▶ [Given problem 1]
Copy the passage about the elementary school years from "I still have" to "or class parties.".

▶ [Source passage]
•••••
Elementary school moms, I am here to tell you something that sounds so cliche and you might even roll your eyes at me, but here it is: ENJOY every moment of these years!! (I seriously can’t even believe I just wrote that. I sound like such a grandma. What is happening to me?!)
For all of you out there with kids still navigating the rules of tetherball and vying for the cool classroom jobs like “line-leader” and “office runner” PLEASE promise me you will soak up every last minute.
If you are not only allowed in your children’s classroom, but invited, do not take those touch points for granted. Enjoy the moments you have to loiter on the playground at the end of the day talking to your besties while your kids chase each other through the jungle gym.
I still have two nestled into this accessible oasis, but I also have two entering the parentless abyss of junior high and high school. With my older two entering 7th and 9th grade this year, I am only now realizing all the things I can never get back — which is to say ANY access to them between about 7:30 – 3:00 (5:30 if you factor in school sports and other activities), no more birthday treats for the class, no more mystery reader or class parties.
And, oh my word! This start of the school year thing is NO JOKE. Elementary supply lists post in JUNE! Junior high and high school lists trickle out at molasses pace the entire first week of school. I have been to the Wal-Mart or some other such Depot or Max or that fancy french store, “Tar-jay” no less than 10 times in the past week. Okay, maybe 9 times. But still — the tyranny of the urgent prevails.
Papers requiring my signature multiply like rabbits on my kitchen counter. I no sooner sign one and turn my back to finish rinsing the dishes (which, now that I think about it, have the same propensity to multiply because, apparently every item of food needs its own plate) than another appears in its place.
Emails from teachers, syllabuses to “review” (yeah, right), water bottles to rinse, infinite reminders to my kids to PLEASE clear the kitchen table of all their crap — all rabbit like.
•••••
▶ [Given problem 2]
In the rows, from the line with "What is the distance from" through the last row, replace "white tent canopy" with "white awning" and leave everything else unchanged. Give back only those lines.

[Recorded data]
•••••
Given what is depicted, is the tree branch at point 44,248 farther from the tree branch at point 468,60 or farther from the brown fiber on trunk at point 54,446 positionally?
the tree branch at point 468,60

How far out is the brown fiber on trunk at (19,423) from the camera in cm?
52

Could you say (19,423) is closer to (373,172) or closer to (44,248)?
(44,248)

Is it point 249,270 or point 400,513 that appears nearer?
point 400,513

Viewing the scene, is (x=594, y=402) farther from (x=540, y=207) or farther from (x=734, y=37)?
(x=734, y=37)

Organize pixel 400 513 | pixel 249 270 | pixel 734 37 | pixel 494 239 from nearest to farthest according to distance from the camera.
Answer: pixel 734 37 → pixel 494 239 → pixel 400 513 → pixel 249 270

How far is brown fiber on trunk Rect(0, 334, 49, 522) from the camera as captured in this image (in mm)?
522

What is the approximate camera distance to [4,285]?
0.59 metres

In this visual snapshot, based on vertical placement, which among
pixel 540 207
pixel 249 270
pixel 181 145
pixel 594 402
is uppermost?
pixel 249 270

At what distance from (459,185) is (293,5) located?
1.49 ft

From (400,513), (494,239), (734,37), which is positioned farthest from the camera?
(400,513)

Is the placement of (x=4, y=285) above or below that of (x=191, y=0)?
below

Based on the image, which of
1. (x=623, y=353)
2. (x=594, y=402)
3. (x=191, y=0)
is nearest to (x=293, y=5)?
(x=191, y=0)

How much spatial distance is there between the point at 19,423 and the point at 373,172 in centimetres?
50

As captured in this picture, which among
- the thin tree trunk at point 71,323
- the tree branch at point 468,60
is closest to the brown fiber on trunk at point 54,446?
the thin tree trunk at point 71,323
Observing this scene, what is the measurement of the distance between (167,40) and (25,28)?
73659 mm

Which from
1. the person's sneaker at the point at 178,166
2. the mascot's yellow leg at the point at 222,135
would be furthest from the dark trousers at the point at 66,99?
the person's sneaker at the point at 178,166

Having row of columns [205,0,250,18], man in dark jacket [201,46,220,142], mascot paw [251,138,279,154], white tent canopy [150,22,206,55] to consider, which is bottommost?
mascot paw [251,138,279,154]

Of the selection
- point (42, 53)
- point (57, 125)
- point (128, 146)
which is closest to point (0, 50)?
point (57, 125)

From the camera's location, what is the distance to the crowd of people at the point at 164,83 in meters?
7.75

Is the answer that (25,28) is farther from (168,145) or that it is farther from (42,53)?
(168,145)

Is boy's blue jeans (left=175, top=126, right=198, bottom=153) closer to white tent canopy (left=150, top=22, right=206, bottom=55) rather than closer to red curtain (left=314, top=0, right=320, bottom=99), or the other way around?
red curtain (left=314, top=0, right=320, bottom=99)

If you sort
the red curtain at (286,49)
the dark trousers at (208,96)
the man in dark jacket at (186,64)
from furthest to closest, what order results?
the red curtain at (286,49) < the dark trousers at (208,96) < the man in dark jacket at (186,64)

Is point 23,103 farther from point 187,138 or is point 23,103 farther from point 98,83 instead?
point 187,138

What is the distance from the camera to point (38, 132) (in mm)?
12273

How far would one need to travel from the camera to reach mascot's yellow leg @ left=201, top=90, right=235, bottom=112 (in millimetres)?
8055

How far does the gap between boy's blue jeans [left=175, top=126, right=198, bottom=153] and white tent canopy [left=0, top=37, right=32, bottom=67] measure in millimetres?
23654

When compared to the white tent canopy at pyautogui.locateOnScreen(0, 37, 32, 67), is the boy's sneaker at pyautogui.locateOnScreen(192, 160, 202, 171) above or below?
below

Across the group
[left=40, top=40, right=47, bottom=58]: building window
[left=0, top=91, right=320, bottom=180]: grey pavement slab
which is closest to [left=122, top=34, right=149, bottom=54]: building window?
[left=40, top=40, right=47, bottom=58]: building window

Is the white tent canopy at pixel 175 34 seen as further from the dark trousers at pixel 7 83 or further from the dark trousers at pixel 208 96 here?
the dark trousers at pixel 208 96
•••••
▶ [Correct output 1]
I still have two nestled into this accessible oasis, but I also have two entering the parentless abyss of junior high and high school. With my older two entering 7th and 9th grade this year, I am only now realizing all the things I can never get back — which is to say ANY access to them between about 7:30 – 3:00 (5:30 if you factor in school sports and other activities), no more birthday treats for the class, no more mystery reader or class parties.

▶ [Correct output 2]
What is the distance from the camera to point (38, 132) (in mm)?
12273

How far would one need to travel from the camera to reach mascot's yellow leg @ left=201, top=90, right=235, bottom=112 (in millimetres)?
8055

How far does the gap between boy's blue jeans [left=175, top=126, right=198, bottom=153] and white awning [left=0, top=37, right=32, bottom=67] measure in millimetres?
23654

When compared to the white awning at pyautogui.locateOnScreen(0, 37, 32, 67), is the boy's sneaker at pyautogui.locateOnScreen(192, 160, 202, 171) above or below?
below

Across the group
[left=40, top=40, right=47, bottom=58]: building window
[left=0, top=91, right=320, bottom=180]: grey pavement slab
which is closest to [left=122, top=34, right=149, bottom=54]: building window?
[left=40, top=40, right=47, bottom=58]: building window

Is the white awning at pixel 175 34 seen as further from the dark trousers at pixel 7 83 or further from the dark trousers at pixel 208 96 here?
the dark trousers at pixel 208 96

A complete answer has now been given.